Corretoras de seguros: análise financeira de 24 empresas do setor

17 de novembro de 2020 | Análise financeira, Análise Setorial, Seguradoras

O setor de seguros no Brasil é conhecido por sua resiliência e constante evolução. No coração desse mercado, as corretoras de seguros atuam como consultoras estratégicas e canais de distribuição vitais, o que as torna um alvo de interesse para investidores, analistas e gestores.

Mas qual modelo de negócio realmente gera mais valor? As corretoras de um estado são mais rentáveis que as de outros?

Neste artigo, apresentamos uma análise financeira de 24 empresas de corretagem de seguros no Brasil. Você terá acesso a insights exclusivos sobre receita, margens, endividamento e liquidez, descobrindo os diferenciais de desempenho que separam os players do mercado. Nosso estudo foi embasado em dados reais, processados e padronizados pela plataforma Klooks.

Por que analisar financeiramente o setor de corretoras de seguros?

A análise financeira de corretoras de seguros não é apenas um exercício contábil; é uma ferramenta de inteligência de mercado indispensável.

O setor de seguros tem um papel estabilizador na economia e movimenta uma parcela significativa do Produto Interno Bruto (PIB). Já o desempenho das corretoras, responsáveis pela distribuição e consultoria, reflete tendências macroeconômicas e eficiência operacional.

A dinâmica financeira desse segmento é particular: os ativos são leves (baseados em capital humano), e o sucesso depende crucialmente da eficiência da estrutura comercial e da capacidade de retenção de clientes.

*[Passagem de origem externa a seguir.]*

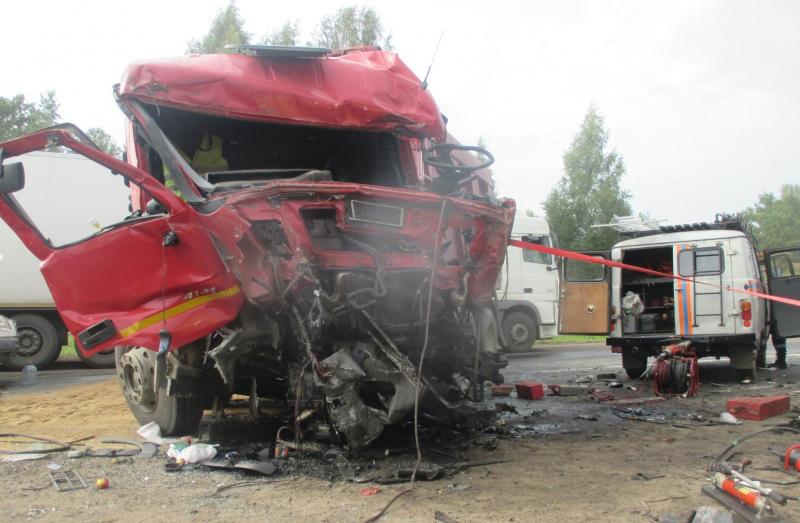 Появились подробности смертельного ДТП с грузовиками в Ярославской области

Uma análise setorial do setor de seguros pode ser valiosa para:

  • Investidores e Fundos (M&A): identificar alvos para fusões e aquisições (M&A) com altas margens ou potencial de crescimento.
  • Gestores de Corretoras: realizar benchmarking para comparar a própria Margem EBITDA, o crescimento de Receita e a estrutura de endividamento com os pares de mercado.
  • Consultores e Analistas de Crédito: avaliar o risco de crédito e a solvência das empresas do setor antes de conceder empréstimos ou parcerias.
  • Grandes Seguradoras: entender a performance da rede de distribuição e a saúde financeira de seus principais parceiros.

Por dentro de uma análise financeira do setor de seguros usando Big Data

De tempos em tempos, aqui na Klooks, trazemos análises do mundo dos negócios com mais profundidade financeira do que das notícias que geralmente encontramos na mídia. Nossa intenção é, além de proporcionar conteúdos interessantes, mostrar como nossos serviços podem trazer eficiência para profissionais de análise financeira e de crédito.

No case de hoje vamos analisar a aquisição da Vertex (corretora) pela Alper Corretora de Seguros. A Alper é um conglomerado grande para o setor, R$ 91 milhões de receitas em 2019 e capital social de R$ 240m. Já a Vertex é uma empresa aparentemente pequena, o capital social somado do grupo econômico é de R$ 390 mil, atua principalmente em Minas Gerais e tem um modelo de negócio baseado em rede/franquias. O que um grupo grande teria visto nesta pequena empresa?

Para conseguirmos explorar os dados e tirarmos conclusões, montamos um BI de inteligência competitiva do setor de corretoras de seguros com demonstrações financeiras de 2019. Você pode interagir com o relatório dinâmico abaixo ou, para melhor visualização, clicar aqui.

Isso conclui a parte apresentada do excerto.